Görev:
Âl-i İmrân Sûresi 32. ayet üzerine yazılmış yorumu son cümlesinden sonra devam ettirin.

Sureler

Göster

Âl-i İmrân Sûresi 32. Ayet

قُلْ اَطٖيعُوا اللّٰهَ وَالرَّسُولَۚ فَاِنْ تَوَلَّوْا فَاِنَّ اللّٰهَ لَا يُحِبُّ الْكَافِرٖينَ

32- De ki: ‘Allah (cc)’a ve peygambere itaat edin! Yüz çevirecek olursalar Allah (cc) gerçekten kafirleri sevmez.

 

Tehdit dolu bir emir: Yüz çevirirseniz cezalanırsınız. Başınıza bela gelir diye bir cevap beklerken Allah kafirleri sevmez buyuruyor. Sanki itaat etmeyen kafir olur ve Allah (cc) onu sevmez. Asi olur kelimesi yerine kafir olur kelimesi istiare edilmiş, birbirine benzetilmiş, ortak yanları, benzer yönleri hayli çok. Çünkü büluğdan itibaren imtihan başlamış, Allah habibiyle kitap göndermiş, emirler, yasaklar belirlenmiş. 'Ona iki göz bir lisan, iki dudak vermedik mi? İki yol göstermedik mi? Neden mesuliyetini yüklenmiyor?' (Beled, 8)

İtaat, amirini itiraz etmeden saygıyla dinlemek, gereken en güzel şekilde vaktinde yerine getirmektir.

Bizim delillerimiz öncelikle kitap ve sünnettir. Sonra kitabın ve sünnetin öngördüğü icmaı ümmet ve kıyası fukahadır.

Dünyevi ve uhrevi her hareket ve sekenatımız her mükellefiyetimiz için bu dört delil (edillei şeriyye) bize yeterli bilgiyi vermekte ve doğru yola iletmektedir. Biz bunları ehil alimlerden ve mutemet kitaplardan öğrenerek amel etmeliyiz. Aklımızla, adetlerle, tahminlerle ve ehil olmayan cahil müçtehitlere danışarak amel etmemeliyiz. Ayette ‘Eğer bilmiyorsanız ilim ehline sorun’ (Nahl, 43) buyruluyor. Öncelikle bileceğiz, sonra ameli salih olarak emredilene uygun şekilde yerine getireceğiz. Yaptığımız amele gösteriş, menfaat, eziyet, başa kakma, abartma gibi ameli zayi eden zulümler, hatalar karıştırmayacağız. Ameli tek niyetle ihlaslı, sırf Allah rızası için yapacağız ve sonunda Allah (cc)’ın zatı kibriyasına layık olmadığı için istiğfar ve duayla kabulünü niyaz edeceğiz.

Verilen Bilgiler:

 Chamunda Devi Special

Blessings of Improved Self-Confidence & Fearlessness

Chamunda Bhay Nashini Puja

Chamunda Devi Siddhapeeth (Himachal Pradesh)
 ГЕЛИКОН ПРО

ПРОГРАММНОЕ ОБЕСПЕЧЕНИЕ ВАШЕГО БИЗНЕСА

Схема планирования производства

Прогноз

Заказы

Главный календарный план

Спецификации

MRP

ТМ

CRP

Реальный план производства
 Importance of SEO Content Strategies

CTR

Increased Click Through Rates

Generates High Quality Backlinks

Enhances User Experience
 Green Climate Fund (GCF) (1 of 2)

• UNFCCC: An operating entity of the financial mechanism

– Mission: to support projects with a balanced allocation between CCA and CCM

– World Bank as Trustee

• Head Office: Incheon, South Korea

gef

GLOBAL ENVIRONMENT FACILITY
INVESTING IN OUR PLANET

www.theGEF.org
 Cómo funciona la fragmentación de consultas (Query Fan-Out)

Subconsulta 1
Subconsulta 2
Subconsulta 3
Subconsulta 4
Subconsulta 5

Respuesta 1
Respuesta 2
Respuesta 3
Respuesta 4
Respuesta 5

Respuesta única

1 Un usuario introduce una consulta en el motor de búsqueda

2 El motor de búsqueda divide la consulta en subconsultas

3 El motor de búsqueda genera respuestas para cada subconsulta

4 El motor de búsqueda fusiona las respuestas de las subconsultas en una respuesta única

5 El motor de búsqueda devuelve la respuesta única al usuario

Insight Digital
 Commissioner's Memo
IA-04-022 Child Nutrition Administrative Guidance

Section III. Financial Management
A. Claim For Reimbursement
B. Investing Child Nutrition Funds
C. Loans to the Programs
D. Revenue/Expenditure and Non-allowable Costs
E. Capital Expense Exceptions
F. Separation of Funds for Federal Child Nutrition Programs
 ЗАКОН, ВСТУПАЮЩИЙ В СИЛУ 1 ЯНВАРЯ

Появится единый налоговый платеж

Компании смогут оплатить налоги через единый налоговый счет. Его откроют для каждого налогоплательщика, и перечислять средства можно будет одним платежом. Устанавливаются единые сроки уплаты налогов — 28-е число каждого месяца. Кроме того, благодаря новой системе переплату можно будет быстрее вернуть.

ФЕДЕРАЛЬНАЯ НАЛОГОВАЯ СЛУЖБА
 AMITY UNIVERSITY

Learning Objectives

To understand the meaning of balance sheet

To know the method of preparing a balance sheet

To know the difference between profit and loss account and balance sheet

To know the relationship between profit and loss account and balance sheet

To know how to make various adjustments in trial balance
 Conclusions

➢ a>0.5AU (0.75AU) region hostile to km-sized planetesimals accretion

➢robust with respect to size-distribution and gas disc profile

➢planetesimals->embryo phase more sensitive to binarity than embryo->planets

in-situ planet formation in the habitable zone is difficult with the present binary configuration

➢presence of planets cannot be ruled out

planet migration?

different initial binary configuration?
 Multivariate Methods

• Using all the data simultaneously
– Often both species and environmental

Cevap Bölümü:
Allah bir kulu sevdiği zaman Cebrail'i çağırır ve der ki: Ben falan şahsı seviyorum, onu sen de sev. Cebr ail onu sever. Sonra da gök yüzündekilere nida ederek "Allah falan şahsı seviyor, siz de onu sevin" der. Göklerdekiler onu sever. Allah bir kula buğzettiğinde Cebrail'i çağırır ve şöyle der: Ben falan şahsa buğzediyorum. Ona sen de buğzet. Cebrâîl ona buğzeder. Sonra göklerdekilere şöyle nida eder "Allah falan şahsa buğzediyor. Siz de ona buğzedin." Bunun üzerine onlar da o şahsa buğzederler. Sonra o şahıs için, o kin yeryüzüne indirilir. Hadis-i Şerif
 

De ki; Allah'a ve Resulü'ne itaat edin.

Ayetin merkezi kavramı itaattir. اَطٖيعُوا fiili; sözlükte boyun eğmek, yumuşamak, alışmak, teşvik etmek, izin vermek, rıza göstermek, nafile ibadet etmek, bir şeye gücü yetmek, cimrilik demektir. Mufaale babından; gönülden, istekle davranmak, anlamlarına gelir.

Bu ayet önceki ayetin devamı olarak, sevgiden itaate giden yolu çizmektedir. İtaat severek, isteyerek ve Allah'ın af ve merhametini amaçlayarak yapılmalıdır. İsteyerek ve severek yapılmayan bir itaat, insanı Allah'a yaklaştırmayacağı gibi, şahsiyetini de olgunlaştırmaz.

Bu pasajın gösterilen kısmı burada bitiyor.